● WHAT NEEDS TO BE DONE: Using the records below, locate all lines containing "camera" and return them.

● INFORMATION:
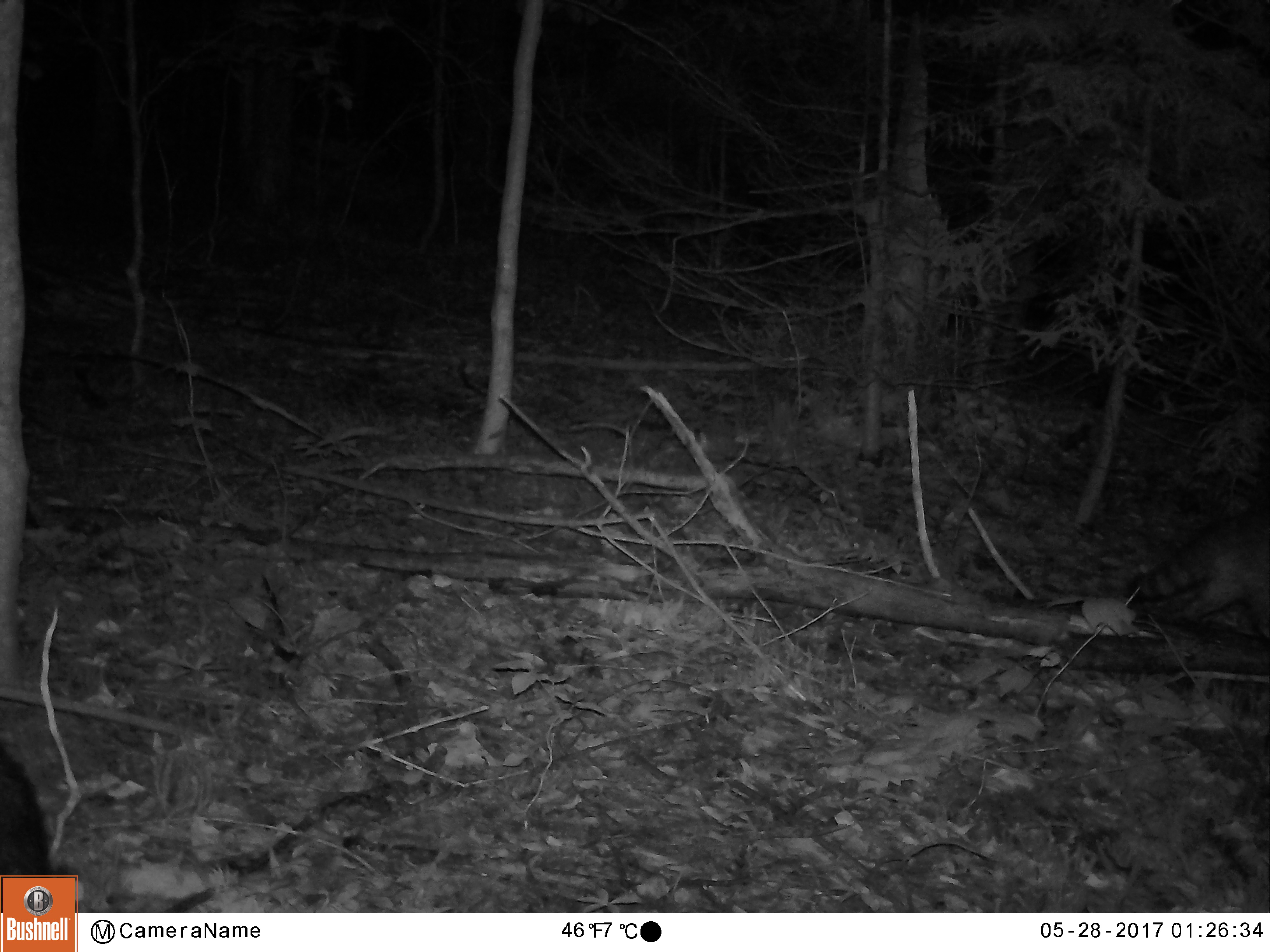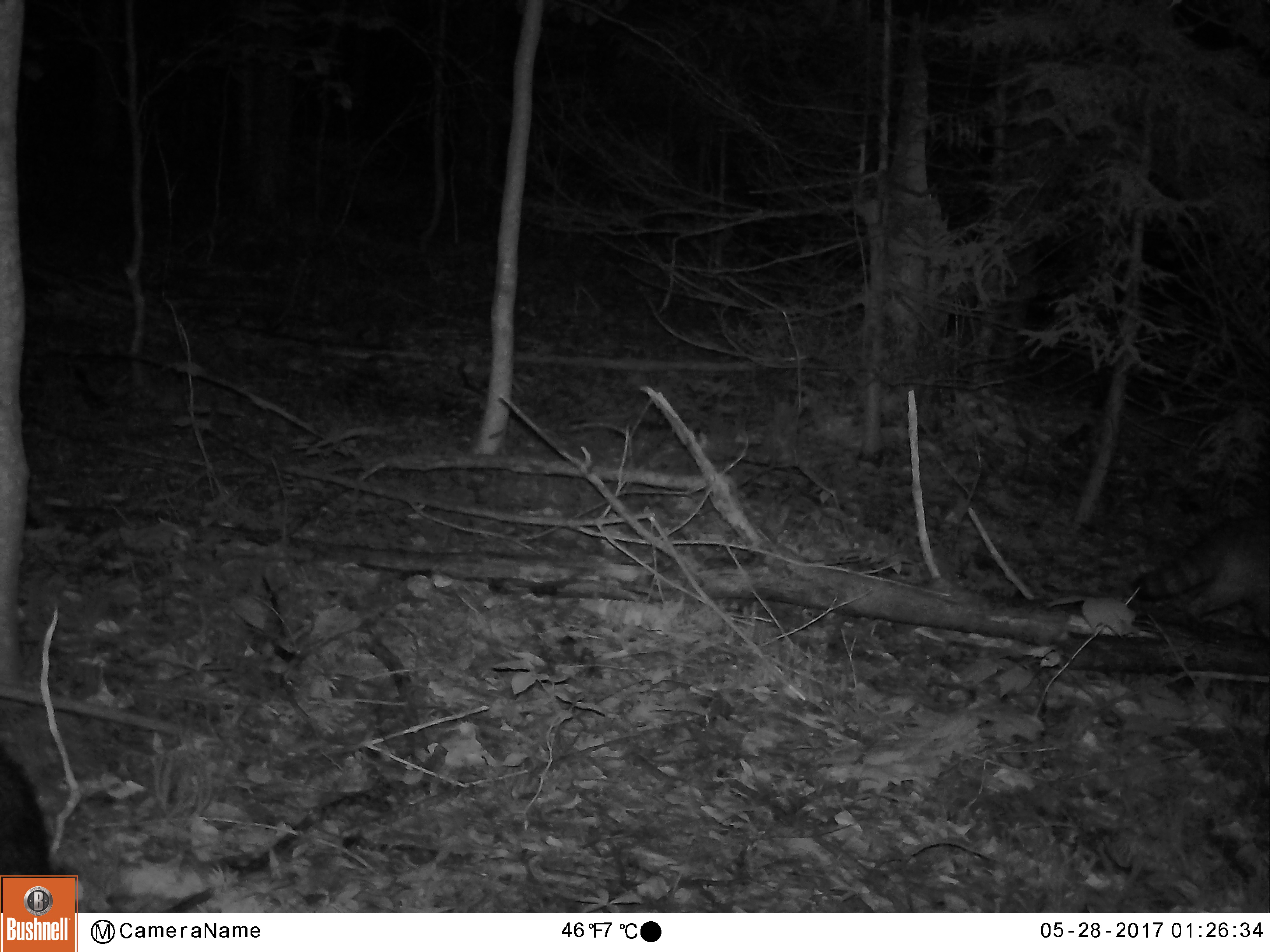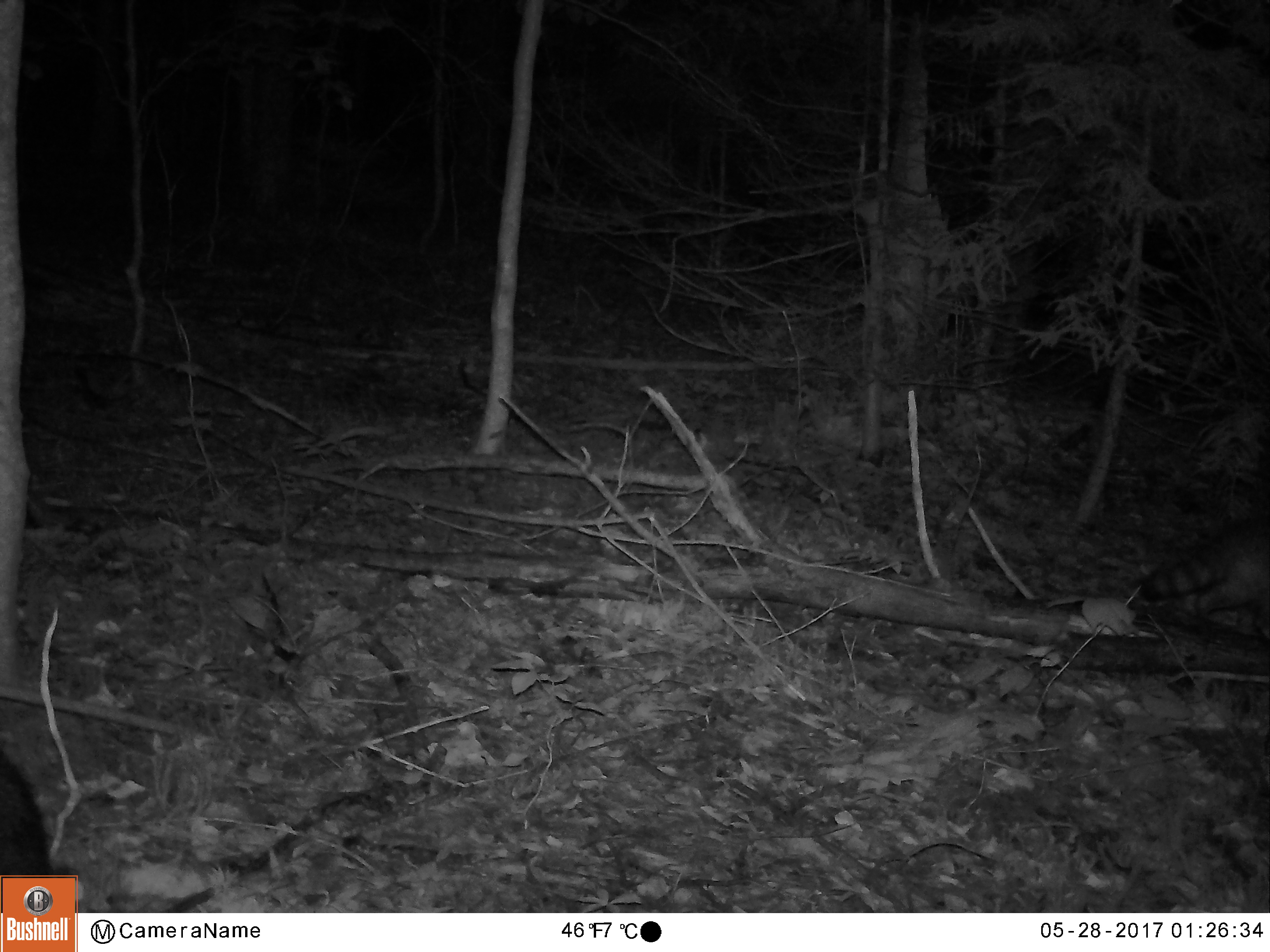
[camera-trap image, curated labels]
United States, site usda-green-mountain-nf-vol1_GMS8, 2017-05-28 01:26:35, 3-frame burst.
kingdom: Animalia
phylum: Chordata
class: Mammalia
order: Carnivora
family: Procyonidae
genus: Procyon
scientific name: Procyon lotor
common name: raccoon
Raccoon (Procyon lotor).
==
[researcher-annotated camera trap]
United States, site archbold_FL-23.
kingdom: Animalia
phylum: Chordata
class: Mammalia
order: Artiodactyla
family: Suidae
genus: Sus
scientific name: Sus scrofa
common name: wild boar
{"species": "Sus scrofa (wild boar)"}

● OUTPUT:
[camera-trap image, curated labels]
[researcher-annotated camera trap]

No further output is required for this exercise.